Arjun Dhilon turned a $400 markup into a business. At 18, he started reselling sneakers in Sacramento because he saw what others missed: Yeezys retailing for $200 were selling for $600, and most people had no idea how to navigate that gap.

At 18, Arjun started navigating the sneaker resale market. Four years later, he co-founded Select, a Sacramento boutique that's gone from $50,000 in first-year sales to high six figures in monthly revenue. His customers include NBA players like P.J. Tucker and Sacramento Kings stars Keon Ellis and Malik Monk, alongside local high schoolers and sneakerheads. It's become exactly what he envisioned: a cultural hub where sneaker culture connects across demographics.

But getting there required solving one of the classic entrepreneurial catch-22s: you need capital to grow, but you can't afford to tie it up when growth is happening fast.

In sneaker resale, timing is everything. Limited releases move in hours. Hot collabs require quick capital deployment. The business model works when you can move fast—but traditional financing isn't built for that rhythm. Banks want years of history and predictable revenue patterns, the kind of stability that doesn't exist when you're scaling a business in what Arjun calls "the gray market."

When Select decided to build out their physical retail location, capital was tight and timing was critical. Arjun had been working with Slash for years through several product iterations. Slash Capital provided what the moment required: flexible payment terms that didn't demand he drain his working capital when every dollar mattered for inventory and operations.

"We didn't have to put up our own capital at a time where our capital was really sparse," Arjun explains.

It's a pattern we see constantly—entrepreneurs building real businesses but moving too fast, operating in markets legacy institutions don't understand, or simply too young to have the credit history banks want. The gap between their potential and available capital shouldn't exist, but it does.

Rethinking How Markets Are Built

What's compelling about entrepreneurs like Arjun is that they're not just thinking about the next sale. Select is expanding into sports cards, high-end fashion, collectibles, and building what Arjun calls "cultural hubs" where communities can gather and participate in the market through trading, swaps, and resale.

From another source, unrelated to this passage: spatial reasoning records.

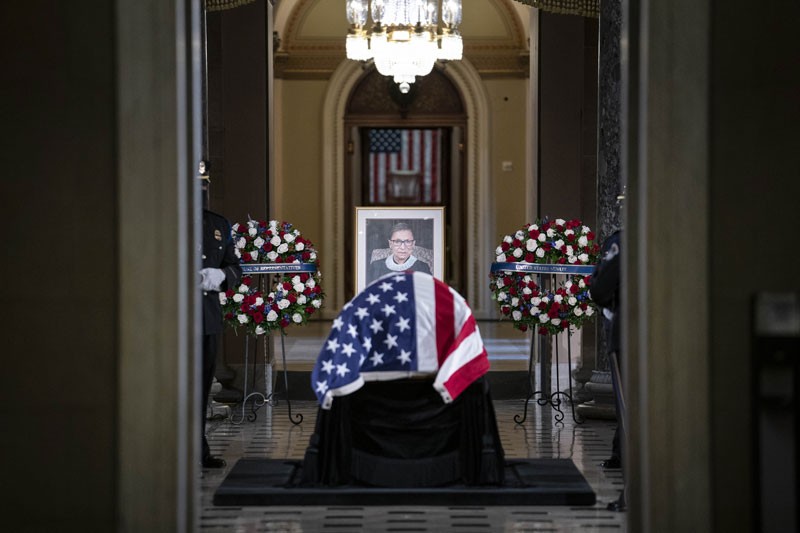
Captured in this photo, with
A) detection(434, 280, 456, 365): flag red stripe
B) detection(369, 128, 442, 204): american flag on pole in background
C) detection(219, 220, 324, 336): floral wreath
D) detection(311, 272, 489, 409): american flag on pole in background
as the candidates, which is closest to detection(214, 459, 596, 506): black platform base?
detection(311, 272, 489, 409): american flag on pole in background

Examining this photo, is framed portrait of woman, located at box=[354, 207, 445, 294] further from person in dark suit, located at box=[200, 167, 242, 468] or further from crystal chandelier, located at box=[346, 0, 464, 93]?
crystal chandelier, located at box=[346, 0, 464, 93]

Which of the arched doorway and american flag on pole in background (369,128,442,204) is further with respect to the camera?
american flag on pole in background (369,128,442,204)

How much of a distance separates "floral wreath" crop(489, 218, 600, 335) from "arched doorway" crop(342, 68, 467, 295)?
7.75 meters

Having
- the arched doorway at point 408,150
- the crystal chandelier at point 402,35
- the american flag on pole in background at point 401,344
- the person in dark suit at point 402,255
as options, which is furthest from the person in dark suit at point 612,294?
the arched doorway at point 408,150

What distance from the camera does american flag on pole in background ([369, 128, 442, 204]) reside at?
1825cm

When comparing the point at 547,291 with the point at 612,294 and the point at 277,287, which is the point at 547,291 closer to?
the point at 277,287

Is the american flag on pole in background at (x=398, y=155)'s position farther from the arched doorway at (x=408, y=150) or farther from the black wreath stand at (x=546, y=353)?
the black wreath stand at (x=546, y=353)

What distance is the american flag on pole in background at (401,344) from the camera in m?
6.03

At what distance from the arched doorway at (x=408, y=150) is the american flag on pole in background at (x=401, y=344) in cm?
1080
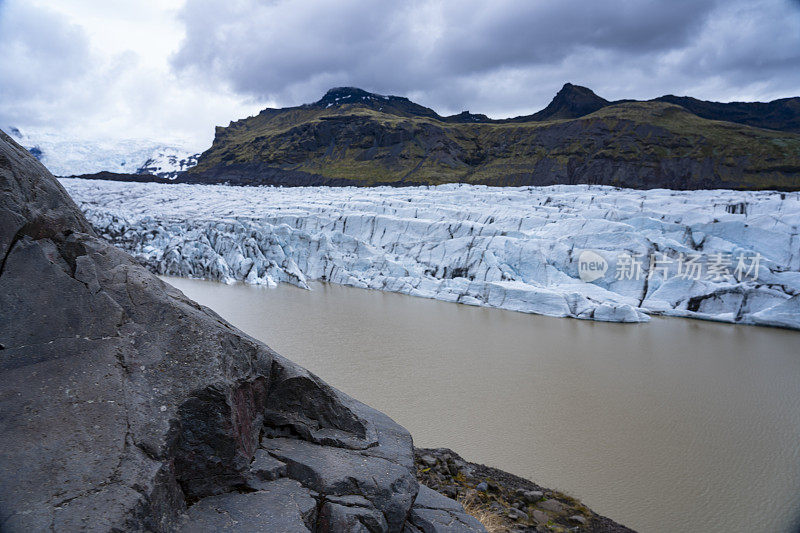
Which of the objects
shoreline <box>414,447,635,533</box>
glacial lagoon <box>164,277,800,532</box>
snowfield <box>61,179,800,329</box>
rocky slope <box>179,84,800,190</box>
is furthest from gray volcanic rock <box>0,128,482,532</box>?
rocky slope <box>179,84,800,190</box>

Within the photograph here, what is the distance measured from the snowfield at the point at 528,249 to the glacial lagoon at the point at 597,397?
168 cm

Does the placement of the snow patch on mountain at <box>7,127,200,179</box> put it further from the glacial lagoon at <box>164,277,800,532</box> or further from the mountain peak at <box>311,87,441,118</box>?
the glacial lagoon at <box>164,277,800,532</box>

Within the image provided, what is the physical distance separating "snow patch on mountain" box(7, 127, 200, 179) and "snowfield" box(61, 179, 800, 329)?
56.5 m

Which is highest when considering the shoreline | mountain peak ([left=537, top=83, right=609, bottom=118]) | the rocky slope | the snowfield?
mountain peak ([left=537, top=83, right=609, bottom=118])

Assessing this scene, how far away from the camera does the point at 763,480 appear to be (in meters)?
5.99

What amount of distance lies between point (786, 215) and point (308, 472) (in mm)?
25439

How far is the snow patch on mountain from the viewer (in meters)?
70.2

"The gray market has no limitations," he says. "All I want is to build communities where people can come together, share their interests—and hopefully make a little bit of money doing it."

That philosophy of community first, commerce second is what separates businesses that scale from ones that flame out. Arjun isn't just moving product; he's building infrastructure for a new kind of retail that's more democratic, more participatory, and more connected to the communities it serves.

What We're Building For

Arjun's story is one of thousands we're part of. From sneaker resellers to performance marketers to crypto founders, we work with entrepreneurs rewriting the rules of their industries—entrepreneurs who need financial infrastructure that understands how they actually operate.

The traditional banking system wasn't built for them. We are.

When you remove financial barriers, young entrepreneurs can compete at the highest level. They can take the rejection of $600 Yeezys and turn it into a thriving business that serves everyone from local kids to professional athletes. They can build cultural hubs that reshape how communities engage with commerce.

Four years in, Arjun has proven what's possible. We're proud to have played a part in that journey, and we're excited to see what Select becomes next.